## ASSIGNED TASK
Go through the entries and copy every one exactly.

## RECORDS TO USE
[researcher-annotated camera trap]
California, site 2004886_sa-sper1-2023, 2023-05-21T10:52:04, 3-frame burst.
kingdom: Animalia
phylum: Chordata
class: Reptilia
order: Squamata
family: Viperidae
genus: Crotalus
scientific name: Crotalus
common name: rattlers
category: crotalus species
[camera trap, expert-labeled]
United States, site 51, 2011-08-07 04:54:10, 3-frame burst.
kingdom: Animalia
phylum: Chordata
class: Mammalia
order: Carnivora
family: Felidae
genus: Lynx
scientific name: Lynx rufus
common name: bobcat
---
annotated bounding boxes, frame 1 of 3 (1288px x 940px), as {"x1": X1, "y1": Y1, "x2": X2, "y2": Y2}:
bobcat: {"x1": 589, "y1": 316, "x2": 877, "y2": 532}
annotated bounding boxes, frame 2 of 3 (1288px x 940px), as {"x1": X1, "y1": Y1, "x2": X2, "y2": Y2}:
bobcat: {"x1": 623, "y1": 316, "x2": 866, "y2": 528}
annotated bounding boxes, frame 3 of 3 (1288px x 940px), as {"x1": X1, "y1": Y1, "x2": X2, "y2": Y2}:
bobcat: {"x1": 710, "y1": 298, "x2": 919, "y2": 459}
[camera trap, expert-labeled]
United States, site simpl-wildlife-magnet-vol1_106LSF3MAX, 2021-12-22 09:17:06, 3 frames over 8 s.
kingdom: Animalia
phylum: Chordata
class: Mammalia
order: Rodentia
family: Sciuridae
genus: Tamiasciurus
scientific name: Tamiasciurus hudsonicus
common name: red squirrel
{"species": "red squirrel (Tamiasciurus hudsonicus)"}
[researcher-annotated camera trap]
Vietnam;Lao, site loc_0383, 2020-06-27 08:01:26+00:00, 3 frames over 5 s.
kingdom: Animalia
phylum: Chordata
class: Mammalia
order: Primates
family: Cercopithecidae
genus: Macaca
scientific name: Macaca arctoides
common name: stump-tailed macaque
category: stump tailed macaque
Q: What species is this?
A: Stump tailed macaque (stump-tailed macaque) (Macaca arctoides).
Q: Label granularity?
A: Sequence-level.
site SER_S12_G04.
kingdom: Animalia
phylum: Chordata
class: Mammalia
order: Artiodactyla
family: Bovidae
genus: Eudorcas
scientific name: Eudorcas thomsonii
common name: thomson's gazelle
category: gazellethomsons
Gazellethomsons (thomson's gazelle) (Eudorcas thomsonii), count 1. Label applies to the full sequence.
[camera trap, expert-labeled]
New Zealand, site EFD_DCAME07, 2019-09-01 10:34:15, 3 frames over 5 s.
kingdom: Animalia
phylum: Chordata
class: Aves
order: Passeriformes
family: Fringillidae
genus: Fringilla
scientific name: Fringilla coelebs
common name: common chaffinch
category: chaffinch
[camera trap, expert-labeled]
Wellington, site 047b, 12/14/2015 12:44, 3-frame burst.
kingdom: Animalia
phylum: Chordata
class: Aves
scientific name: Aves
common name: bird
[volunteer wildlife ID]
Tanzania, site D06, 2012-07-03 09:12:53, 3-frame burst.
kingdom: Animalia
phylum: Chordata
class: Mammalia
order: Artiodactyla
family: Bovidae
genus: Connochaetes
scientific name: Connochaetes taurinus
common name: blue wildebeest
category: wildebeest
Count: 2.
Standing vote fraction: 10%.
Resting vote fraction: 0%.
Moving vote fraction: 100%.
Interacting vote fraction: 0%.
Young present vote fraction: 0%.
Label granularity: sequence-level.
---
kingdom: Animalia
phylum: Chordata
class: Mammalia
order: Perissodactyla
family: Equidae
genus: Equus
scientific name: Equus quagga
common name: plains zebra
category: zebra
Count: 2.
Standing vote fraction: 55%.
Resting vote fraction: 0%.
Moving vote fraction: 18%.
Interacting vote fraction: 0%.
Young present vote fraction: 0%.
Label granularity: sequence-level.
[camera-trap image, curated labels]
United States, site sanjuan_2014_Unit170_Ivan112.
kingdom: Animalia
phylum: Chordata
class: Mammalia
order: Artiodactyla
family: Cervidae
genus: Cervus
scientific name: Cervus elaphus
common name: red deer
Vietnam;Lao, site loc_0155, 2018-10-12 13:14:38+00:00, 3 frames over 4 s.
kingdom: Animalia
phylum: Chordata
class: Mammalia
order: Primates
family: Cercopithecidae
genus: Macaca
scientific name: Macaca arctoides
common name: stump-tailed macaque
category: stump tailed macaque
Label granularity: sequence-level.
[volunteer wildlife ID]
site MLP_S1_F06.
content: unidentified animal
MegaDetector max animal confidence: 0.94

## EXPECTED OUTPUT
[researcher-annotated camera trap]
California, site 2004886_sa-sper1-2023, 2023-05-21T10:52:04, 3-frame burst.
kingdom: Animalia
phylum: Chordata
class: Reptilia
order: Squamata
family: Viperidae
genus: Crotalus
scientific name: Crotalus
common name: rattlers
category: crotalus species
[camera trap, expert-labeled]
United States, site 51, 2011-08-07 04:54:10, 3-frame burst.
kingdom: Animalia
phylum: Chordata
class: Mammalia
order: Carnivora
family: Felidae
genus: Lynx
scientific name: Lynx rufus
common name: bobcat
---
annotated bounding boxes, frame 1 of 3 (1288px x 940px), as {"x1": X1, "y1": Y1, "x2": X2, "y2": Y2}:
bobcat: {"x1": 589, "y1": 316, "x2": 877, "y2": 532}
annotated bounding boxes, frame 2 of 3 (1288px x 940px), as {"x1": X1, "y1": Y1, "x2": X2, "y2": Y2}:
bobcat: {"x1": 623, "y1": 316, "x2": 866, "y2": 528}
annotated bounding boxes, frame 3 of 3 (1288px x 940px), as {"x1": X1, "y1": Y1, "x2": X2, "y2": Y2}:
bobcat: {"x1": 710, "y1": 298, "x2": 919, "y2": 459}
[camera trap, expert-labeled]
United States, site simpl-wildlife-magnet-vol1_106LSF3MAX, 2021-12-22 09:17:06, 3 frames over 8 s.
kingdom: Animalia
phylum: Chordata
class: Mammalia
order: Rodentia
family: Sciuridae
genus: Tamiasciurus
scientific name: Tamiasciurus hudsonicus
common name: red squirrel
{"species": "red squirrel (Tamiasciurus hudsonicus)"}
[researcher-annotated camera trap]
Vietnam;Lao, site loc_0383, 2020-06-27 08:01:26+00:00, 3 frames over 5 s.
kingdom: Animalia
phylum: Chordata
class: Mammalia
order: Primates
family: Cercopithecidae
genus: Macaca
scientific name: Macaca arctoides
common name: stump-tailed macaque
category: stump tailed macaque
Q: What species is this?
A: Stump tailed macaque (stump-tailed macaque) (Macaca arctoides).
Q: Label granularity?
A: Sequence-level.
site SER_S12_G04.
kingdom: Animalia
phylum: Chordata
class: Mammalia
order: Artiodactyla
family: Bovidae
genus: Eudorcas
scientific name: Eudorcas thomsonii
common name: thomson's gazelle
category: gazellethomsons
Gazellethomsons (thomson's gazelle) (Eudorcas thomsonii), count 1. Label applies to the full sequence.
[camera trap, expert-labeled]
New Zealand, site EFD_DCAME07, 2019-09-01 10:34:15, 3 frames over 5 s.
kingdom: Animalia
phylum: Chordata
class: Aves
order: Passeriformes
family: Fringillidae
genus: Fringilla
scientific name: Fringilla coelebs
common name: common chaffinch
category: chaffinch
[camera trap, expert-labeled]
Wellington, site 047b, 12/14/2015 12:44, 3-frame burst.
kingdom: Animalia
phylum: Chordata
class: Aves
scientific name: Aves
common name: bird
[volunteer wildlife ID]
Tanzania, site D06, 2012-07-03 09:12:53, 3-frame burst.
kingdom: Animalia
phylum: Chordata
class: Mammalia
order: Artiodactyla
family: Bovidae
genus: Connochaetes
scientific name: Connochaetes taurinus
common name: blue wildebeest
category: wildebeest
Count: 2.
Standing vote fraction: 10%.
Resting vote fraction: 0%.
Moving vote fraction: 100%.
Interacting vote fraction: 0%.
Young present vote fraction: 0%.
Label granularity: sequence-level.
---
kingdom: Animalia
phylum: Chordata
class: Mammalia
order: Perissodactyla
family: Equidae
genus: Equus
scientific name: Equus quagga
common name: plains zebra
category: zebra
Count: 2.
Standing vote fraction: 55%.
Resting vote fraction: 0%.
Moving vote fraction: 18%.
Interacting vote fraction: 0%.
Young present vote fraction: 0%.
Label granularity: sequence-level.
[camera-trap image, curated labels]
United States, site sanjuan_2014_Unit170_Ivan112.
kingdom: Animalia
phylum: Chordata
class: Mammalia
order: Artiodactyla
family: Cervidae
genus: Cervus
scientific name: Cervus elaphus
common name: red deer
Vietnam;Lao, site loc_0155, 2018-10-12 13:14:38+00:00, 3 frames over 4 s.
kingdom: Animalia
phylum: Chordata
class: Mammalia
order: Primates
family: Cercopithecidae
genus: Macaca
scientific name: Macaca arctoides
common name: stump-tailed macaque
category: stump tailed macaque
Label granularity: sequence-level.
[volunteer wildlife ID]
site MLP_S1_F06.
content: unidentified animal
MegaDetector max animal confidence: 0.94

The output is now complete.